“All day within the
dreary house
The doors upon their hinges
creaked,
The blue fly sang in the pane,
the mouse
Behind the mouldering wainscot
shrieked,
Or from the crevice peered
about;
Old faces glimmered thro’
the doors,
Old footsteps trod the upper
floors,
Old voices called her from
without.”
Yet even this unsurpassed poem does no more than partially revive and recall the reality to me of similar memories of long, long ago, when an invalid child I was often left in a house entirely alone, from which even the servants had absented themselves. Then I can remember how after reading the Arabian Nights or some such unearthly romance, as was the mode in the Thirties, the very sunshine stealing craftily and silently like a living thing, in a bar through the shutter, twinkling with dust, as with infinitely small stars, living and dying like sparks, the buzzing of the flies who were little blue imps, with now and then a larger Beelzebub—a strange imagined voice ever about, which seemed to say something without words—and the very furniture, wherein the chairs were as goblins, and the broom a tall young woman, and the looking-glass a kind of other self-life—all of this as I recall it appears to me as a picture of the absence of human beings as described by TENNYSON, plus a strange personality in every object— which the poet does not attempt to convey. This is, however, a very small or inferior illustration; there are far more remarkable and deeply spiritual or aesthetically-suggestive subjects than this, and that in abundance, which Art has indeed so reproduced as to amaze the many who have only had snatches of such observation themselves.

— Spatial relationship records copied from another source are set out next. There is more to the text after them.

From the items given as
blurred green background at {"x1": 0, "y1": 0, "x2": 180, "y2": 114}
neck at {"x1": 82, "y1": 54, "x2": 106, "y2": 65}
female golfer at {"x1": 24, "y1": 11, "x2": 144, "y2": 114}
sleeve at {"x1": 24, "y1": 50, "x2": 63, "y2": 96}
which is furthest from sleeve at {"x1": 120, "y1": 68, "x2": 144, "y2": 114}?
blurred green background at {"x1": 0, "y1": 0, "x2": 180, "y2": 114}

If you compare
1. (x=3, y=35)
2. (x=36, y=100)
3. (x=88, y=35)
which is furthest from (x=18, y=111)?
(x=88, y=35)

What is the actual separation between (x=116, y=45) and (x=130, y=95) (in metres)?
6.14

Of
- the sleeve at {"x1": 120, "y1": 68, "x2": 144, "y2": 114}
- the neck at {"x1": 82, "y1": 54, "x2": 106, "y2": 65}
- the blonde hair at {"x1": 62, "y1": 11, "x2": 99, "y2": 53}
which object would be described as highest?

But the magicians, SHELLEY, or KEATS, or WORDSWORTH, only convey partial echoes of certain subjects, or of their specialties. It is indeed beautiful to feel what Art can do, but the original is worth far more. And if the reader would be such a magician, let him give his heart and will to taking an interest in all that is beautiful, good and true—or honest. For that it really can be done in all fullness is true beyond a dream of doubt. By the ordinary methods of learning one may indeed acquire an exact, mechanically drawn picture, which we modify with what beauty chance bestows. But he who will learn by the process which I have endeavored to describe, or by studying with the will, cannot fail to experience a strange enchantment in so doing, as I have read in an Italian tale of a youth who was sadly weary of his lessons, but who, being taken daily by certain kind fairies into their school on a hill, found all difficulties disappear and the pursuit of knowledge as joyful as that of pleasure.